[BEGIN]
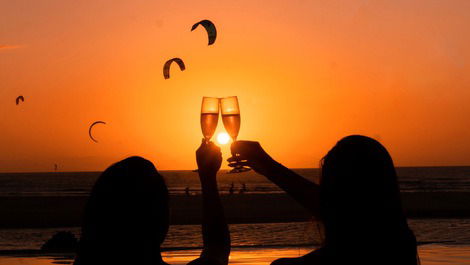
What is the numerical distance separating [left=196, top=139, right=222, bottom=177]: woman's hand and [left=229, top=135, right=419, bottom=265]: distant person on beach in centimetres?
69

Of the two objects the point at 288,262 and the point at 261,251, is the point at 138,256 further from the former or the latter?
the point at 261,251

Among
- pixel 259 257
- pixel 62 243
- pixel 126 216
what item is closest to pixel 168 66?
pixel 259 257

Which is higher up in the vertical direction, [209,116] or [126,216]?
[209,116]

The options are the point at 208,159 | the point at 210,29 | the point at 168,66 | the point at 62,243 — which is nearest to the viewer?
the point at 208,159

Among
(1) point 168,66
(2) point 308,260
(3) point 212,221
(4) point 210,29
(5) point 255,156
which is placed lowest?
(2) point 308,260

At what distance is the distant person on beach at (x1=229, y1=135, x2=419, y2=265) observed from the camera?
8.77 feet

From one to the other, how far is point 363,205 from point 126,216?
0.89 m

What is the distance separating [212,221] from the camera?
9.90 ft

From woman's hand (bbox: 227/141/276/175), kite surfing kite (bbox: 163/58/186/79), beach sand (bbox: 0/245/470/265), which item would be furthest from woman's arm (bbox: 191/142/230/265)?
beach sand (bbox: 0/245/470/265)

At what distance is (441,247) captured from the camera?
647 inches

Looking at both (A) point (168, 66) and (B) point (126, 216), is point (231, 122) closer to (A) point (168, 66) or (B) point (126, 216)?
(B) point (126, 216)

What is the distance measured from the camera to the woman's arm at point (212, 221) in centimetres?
292

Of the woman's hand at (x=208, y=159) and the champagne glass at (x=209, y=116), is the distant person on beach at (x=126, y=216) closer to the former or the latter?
the woman's hand at (x=208, y=159)

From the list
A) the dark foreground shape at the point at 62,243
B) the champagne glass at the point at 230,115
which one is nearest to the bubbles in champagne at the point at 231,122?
the champagne glass at the point at 230,115
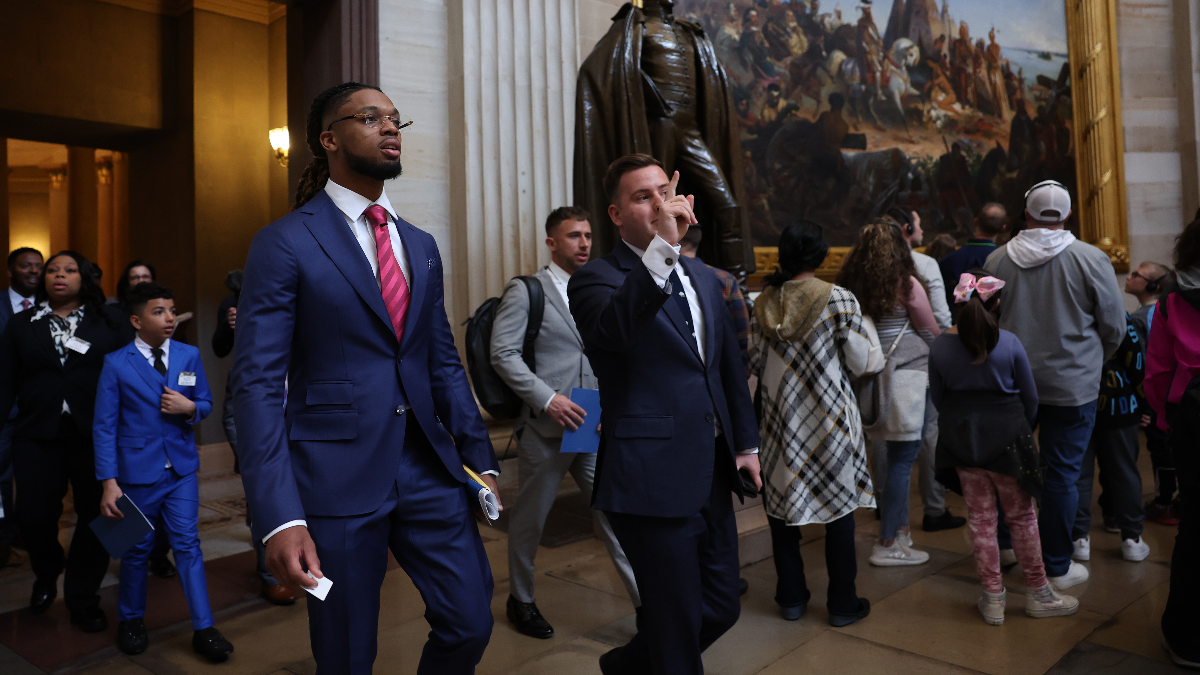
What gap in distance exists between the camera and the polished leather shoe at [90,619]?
147 inches

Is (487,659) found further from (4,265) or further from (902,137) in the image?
(4,265)

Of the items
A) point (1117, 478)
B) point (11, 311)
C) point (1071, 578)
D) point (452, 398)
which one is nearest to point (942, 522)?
point (1117, 478)

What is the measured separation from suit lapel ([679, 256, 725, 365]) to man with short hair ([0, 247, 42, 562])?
163 inches

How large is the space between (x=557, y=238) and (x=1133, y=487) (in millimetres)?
3168

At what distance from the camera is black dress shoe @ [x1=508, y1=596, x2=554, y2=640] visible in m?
3.52

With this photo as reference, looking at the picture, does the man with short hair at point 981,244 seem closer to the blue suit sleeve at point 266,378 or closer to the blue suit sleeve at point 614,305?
the blue suit sleeve at point 614,305

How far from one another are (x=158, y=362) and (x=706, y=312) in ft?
8.06

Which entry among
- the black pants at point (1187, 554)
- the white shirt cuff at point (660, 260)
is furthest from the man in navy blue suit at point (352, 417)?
the black pants at point (1187, 554)

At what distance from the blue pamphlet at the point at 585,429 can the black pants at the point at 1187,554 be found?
6.84 feet

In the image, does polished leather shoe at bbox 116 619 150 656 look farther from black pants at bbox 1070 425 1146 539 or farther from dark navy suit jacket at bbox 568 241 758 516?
black pants at bbox 1070 425 1146 539

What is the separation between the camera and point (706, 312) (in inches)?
99.0

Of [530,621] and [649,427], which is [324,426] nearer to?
[649,427]

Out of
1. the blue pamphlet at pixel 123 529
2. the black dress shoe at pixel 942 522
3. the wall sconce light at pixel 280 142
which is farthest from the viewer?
the wall sconce light at pixel 280 142

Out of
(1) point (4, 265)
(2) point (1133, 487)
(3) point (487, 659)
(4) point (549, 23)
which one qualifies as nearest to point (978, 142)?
(4) point (549, 23)
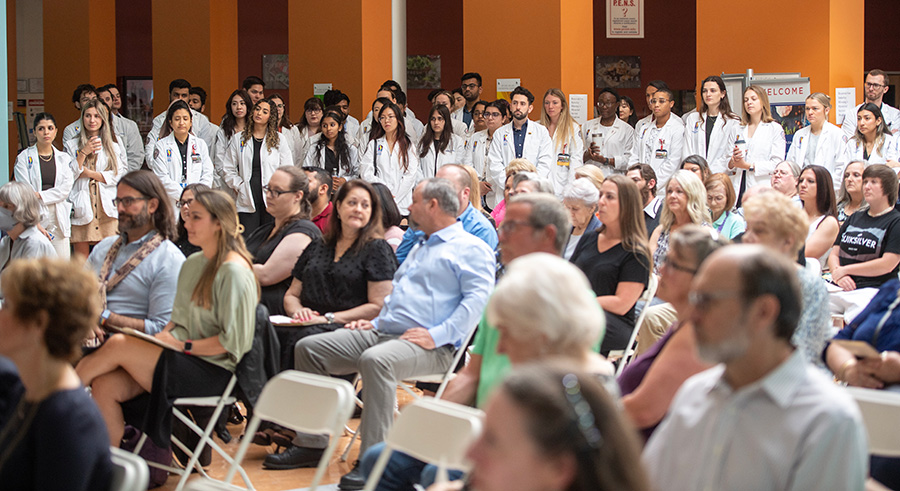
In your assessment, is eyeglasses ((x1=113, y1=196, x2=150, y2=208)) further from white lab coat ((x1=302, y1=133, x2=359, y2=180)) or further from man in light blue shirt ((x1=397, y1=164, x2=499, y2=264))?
white lab coat ((x1=302, y1=133, x2=359, y2=180))

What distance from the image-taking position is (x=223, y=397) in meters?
3.62

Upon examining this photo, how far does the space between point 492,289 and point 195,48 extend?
9.03 metres

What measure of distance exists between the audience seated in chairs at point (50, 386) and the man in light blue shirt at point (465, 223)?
2826 millimetres

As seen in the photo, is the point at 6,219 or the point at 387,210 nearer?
the point at 6,219

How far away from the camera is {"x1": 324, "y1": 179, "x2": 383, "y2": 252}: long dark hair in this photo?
4.39 m

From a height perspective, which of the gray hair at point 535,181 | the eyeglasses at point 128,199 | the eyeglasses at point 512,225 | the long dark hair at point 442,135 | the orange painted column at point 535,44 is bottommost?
the eyeglasses at point 512,225

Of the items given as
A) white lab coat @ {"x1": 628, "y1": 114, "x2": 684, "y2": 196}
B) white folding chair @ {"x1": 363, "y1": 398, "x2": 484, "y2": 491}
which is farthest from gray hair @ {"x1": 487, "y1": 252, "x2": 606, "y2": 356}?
white lab coat @ {"x1": 628, "y1": 114, "x2": 684, "y2": 196}

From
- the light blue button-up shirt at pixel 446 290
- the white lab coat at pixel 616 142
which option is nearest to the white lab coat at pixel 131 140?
the white lab coat at pixel 616 142

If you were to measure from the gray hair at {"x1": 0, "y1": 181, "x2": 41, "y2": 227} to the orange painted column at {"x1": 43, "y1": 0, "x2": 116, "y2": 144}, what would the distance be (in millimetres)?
8228

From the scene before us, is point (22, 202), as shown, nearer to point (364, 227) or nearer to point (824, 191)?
point (364, 227)

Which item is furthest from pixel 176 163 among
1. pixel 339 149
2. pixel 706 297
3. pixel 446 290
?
pixel 706 297

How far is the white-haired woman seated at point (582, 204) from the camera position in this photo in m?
5.10

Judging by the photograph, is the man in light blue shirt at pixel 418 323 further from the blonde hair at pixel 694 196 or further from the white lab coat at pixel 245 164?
the white lab coat at pixel 245 164

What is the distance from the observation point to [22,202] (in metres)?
5.04
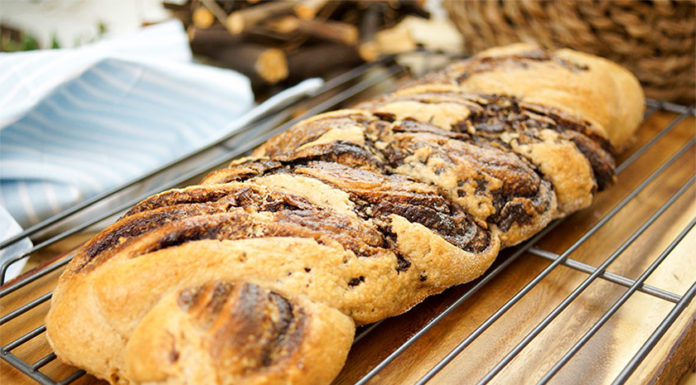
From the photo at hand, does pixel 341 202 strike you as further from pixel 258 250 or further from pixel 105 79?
pixel 105 79

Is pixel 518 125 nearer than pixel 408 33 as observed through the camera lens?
Yes

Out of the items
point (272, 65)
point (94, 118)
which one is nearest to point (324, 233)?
point (94, 118)

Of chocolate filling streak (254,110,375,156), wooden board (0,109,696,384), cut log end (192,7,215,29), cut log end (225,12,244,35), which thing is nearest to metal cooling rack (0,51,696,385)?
wooden board (0,109,696,384)

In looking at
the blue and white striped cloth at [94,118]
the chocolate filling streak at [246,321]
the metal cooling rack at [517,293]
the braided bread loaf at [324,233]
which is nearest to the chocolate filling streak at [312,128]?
the braided bread loaf at [324,233]

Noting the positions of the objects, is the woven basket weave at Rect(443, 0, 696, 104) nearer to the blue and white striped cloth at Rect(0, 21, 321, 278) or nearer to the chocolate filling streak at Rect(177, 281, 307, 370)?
the blue and white striped cloth at Rect(0, 21, 321, 278)

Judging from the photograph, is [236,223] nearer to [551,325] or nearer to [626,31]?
[551,325]

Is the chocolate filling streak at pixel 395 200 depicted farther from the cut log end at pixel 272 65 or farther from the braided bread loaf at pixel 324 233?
the cut log end at pixel 272 65
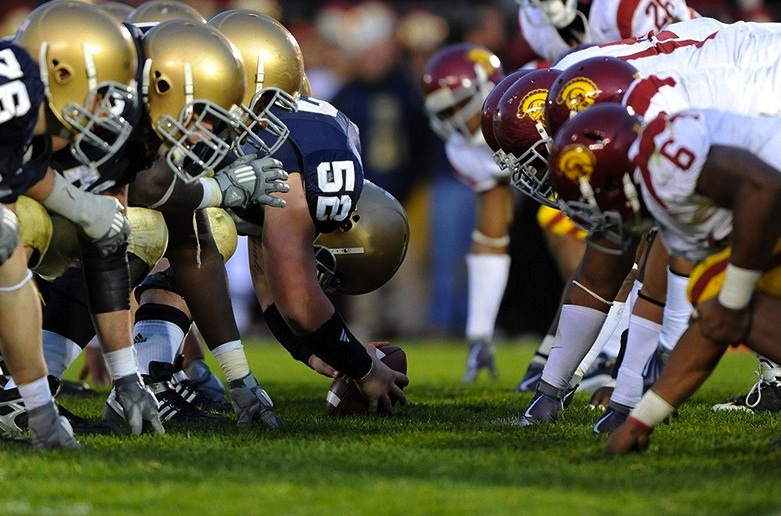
[END]
## [WHAT TO DO]
Copy every line of the records above that contains the word "orange".

## [ANSWER BELOW]
From a height perspective, which of the gray hair at point 535,181 | the eyeglasses at point 128,199 | the eyeglasses at point 512,225 | the long dark hair at point 442,135 | the orange painted column at point 535,44 is bottommost?
If you were to measure from the gray hair at {"x1": 0, "y1": 181, "x2": 41, "y2": 227} to the orange painted column at {"x1": 43, "y1": 0, "x2": 116, "y2": 144}, what would the distance be (in millimetres)?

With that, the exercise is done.